= Municipal offense =

Infringement of a city ordinance

In Wisconsin, a municipal offense or ordinance offense or civil offense or noncriminal offense or municipal infraction or infraction is the infringement of a city ordinance.

A municipal offense is not a crime.

As of 1989, the Montana Code provided that:

7-1-4150. Municipal infractions — civil offense. (1) A municipal infraction is a civil offense punishable by a civil penalty of not more than $300 for each violation or if the infraction is a repeat offense, a civil penalty not to exceed $500 for each repeat violation.
(2) A municipality may by ordinance provide that a violation of an ordinance is a municipal infraction.
(3) (a) A municipality may by ordinance provide that a criminal offense under state law that is punishable only by a fine is a municipal infraction.
(b) Statutory surcharges must be imposed, as provided in 3-1-317(1)(a), 3-1-318(1), and 46-18-236(6)(a), on municipal infractions that are criminal offenses under state law, and the amounts must be distributed as provided in those sections.
(c) A person may not be proceeded against for the same act or omission to act under both a municipal infraction ordinance and the corresponding state law criminal offense on which the municipal infraction ordinance is based.
(4) An officer who is authorized by a municipality to enforce a municipal code or regulation may issue a civil citation to a person who commits a municipal infraction. The citation may be served by personal service, by certified mail addressed to the defendant at the defendant's last-known mailing address, return receipt requested, or by publication, as provided in Rule 4D(5). M. R. Civ. P. A copy of the citation must be retained by the issuing officer and one copy must be sent to the clerk of the municipal or city court.

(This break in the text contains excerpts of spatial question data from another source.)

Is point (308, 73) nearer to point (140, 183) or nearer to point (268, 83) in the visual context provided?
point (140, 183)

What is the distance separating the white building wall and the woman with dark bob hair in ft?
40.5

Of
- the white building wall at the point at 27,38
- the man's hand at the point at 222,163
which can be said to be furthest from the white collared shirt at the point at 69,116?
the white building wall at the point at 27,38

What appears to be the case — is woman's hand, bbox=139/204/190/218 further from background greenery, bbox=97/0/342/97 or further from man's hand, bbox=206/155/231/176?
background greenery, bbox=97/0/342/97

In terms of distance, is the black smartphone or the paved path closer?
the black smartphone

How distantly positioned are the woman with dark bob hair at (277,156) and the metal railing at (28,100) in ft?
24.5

The citation must serve as notification that a municipal infraction has been committed and must contain the following information:
(a) the name and address of the defendant;
(b) the name or description of the infraction attested to by the officer issuing the citation;
(c) the location and time of the infraction;
(d) the amount of civil penalty to be assessed or the alternate relief sought, or both; ::(e) the manner, location, and time in which the penalty may be paid;
(f) the time and place of court appearance; and
(g) the penalty for failure to appear in court.